TRIBUNNEWS.COM, JAKARTA - Bakal calon
Presiden Partai Demokrasi Indonesia Perjuangan (PDIP), Joko Widodo,
ditantang keberaniannya untuk menghapus sistem alih daya (outsourcing)
peninggalan mantan Presiden Megawati Soekarnoputri dalam UU nomor 13
tahun 2003 tentang Ketenagakerjaan.
Pengamat politik dari
Universitas Paramadina, Herdi Sahrasad, mengatakan penghapusan sistem
outsourcing merupakan bagian dari konsistensi dan komitmen seorang
capres dalam memperjuangkan nasib buruh. Menurutnya memperjuangkan nasib
buruh tak cukup hanya mendatangi rumah buruh yang sakit, seperti yang
baru saja dilakukan Jokowi pada saat hari buruh.
"Bagaimana pun,
melayani itu bukan mendatangi rumah buruh. Melayani itu melakukan
kebijakan yang memihak buruh. Harus berani mengungkapkan visi misinya
akan memihak buruh dengan menghapus outsourcing. Buruh minta hapus
outsourcing, itu manusiawi," papar Herdi saat dikonfirmasi, Kamis
(1/5/2014).
Herdi mengingatkan jika Jokowi tidak berani menjamin
akan menghapus sistem outsourcing, maka bisa dipersepsikan Jokowi tidak
memihak buruh.
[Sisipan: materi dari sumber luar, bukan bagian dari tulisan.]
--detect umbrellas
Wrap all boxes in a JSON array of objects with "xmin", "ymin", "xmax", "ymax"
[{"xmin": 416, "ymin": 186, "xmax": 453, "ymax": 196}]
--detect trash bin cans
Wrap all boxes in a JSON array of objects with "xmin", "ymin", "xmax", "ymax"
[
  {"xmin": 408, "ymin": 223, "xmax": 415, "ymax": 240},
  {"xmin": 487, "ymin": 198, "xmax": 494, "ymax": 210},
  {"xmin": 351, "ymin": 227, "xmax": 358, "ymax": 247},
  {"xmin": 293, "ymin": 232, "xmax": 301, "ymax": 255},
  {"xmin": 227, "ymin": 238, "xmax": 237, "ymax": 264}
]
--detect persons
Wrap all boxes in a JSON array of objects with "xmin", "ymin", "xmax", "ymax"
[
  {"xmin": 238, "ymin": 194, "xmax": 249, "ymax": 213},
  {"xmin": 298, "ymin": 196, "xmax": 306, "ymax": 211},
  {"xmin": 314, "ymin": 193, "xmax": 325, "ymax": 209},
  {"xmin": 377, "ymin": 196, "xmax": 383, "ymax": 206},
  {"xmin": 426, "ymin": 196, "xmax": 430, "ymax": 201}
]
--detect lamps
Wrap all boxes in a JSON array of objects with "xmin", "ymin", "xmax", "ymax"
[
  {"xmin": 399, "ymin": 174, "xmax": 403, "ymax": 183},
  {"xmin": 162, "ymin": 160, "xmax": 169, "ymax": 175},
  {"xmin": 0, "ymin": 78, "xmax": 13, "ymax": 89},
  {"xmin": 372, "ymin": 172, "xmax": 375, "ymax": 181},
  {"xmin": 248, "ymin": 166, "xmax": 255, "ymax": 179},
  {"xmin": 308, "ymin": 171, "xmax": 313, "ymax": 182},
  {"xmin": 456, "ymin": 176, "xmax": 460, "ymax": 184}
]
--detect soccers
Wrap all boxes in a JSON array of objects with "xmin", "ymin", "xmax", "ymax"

Menurutnya hal itu akan berdampak pada perolehan suara
Jokowi dari kaum buruh.
"Berarti Jokowi tidak memihak buruh (kalau
tidak berani hapus outsourcing). Kalau ragu-ragu, Jokowi akan
ditinggalkan buruh dan suaranya makin tergerus. Kalau ragu-ragu, buruh
juga akan ragu-ragu pilih dia," tuturnya.
"Masalah yang harus
dihadapi Jokowi, dia harus berani bersumpah kalau dia terpilih akan
hapus outsourcing dengan UU baru yang lebih adil dan memihak kepentingan
buruh," tambahnya.
Sebelumnya siang tadi sekitar pukul 12.20 WIB,
Jokowi bersama politisi PDIP Rieke Diah Pitaloka menjenguk dua orang
buruh yang tengah sakit di kawasan Rorotan, Kecamatan Cilincing, Jakarta
Utara.
Jokowi juga mengatakan sebaiknya para buruh saling
membantu sesama dengan cara urunan membeli kebutuhan yang paling
diperlukan, misalnya ambulans untuk membantu rekan buruh yang sakit.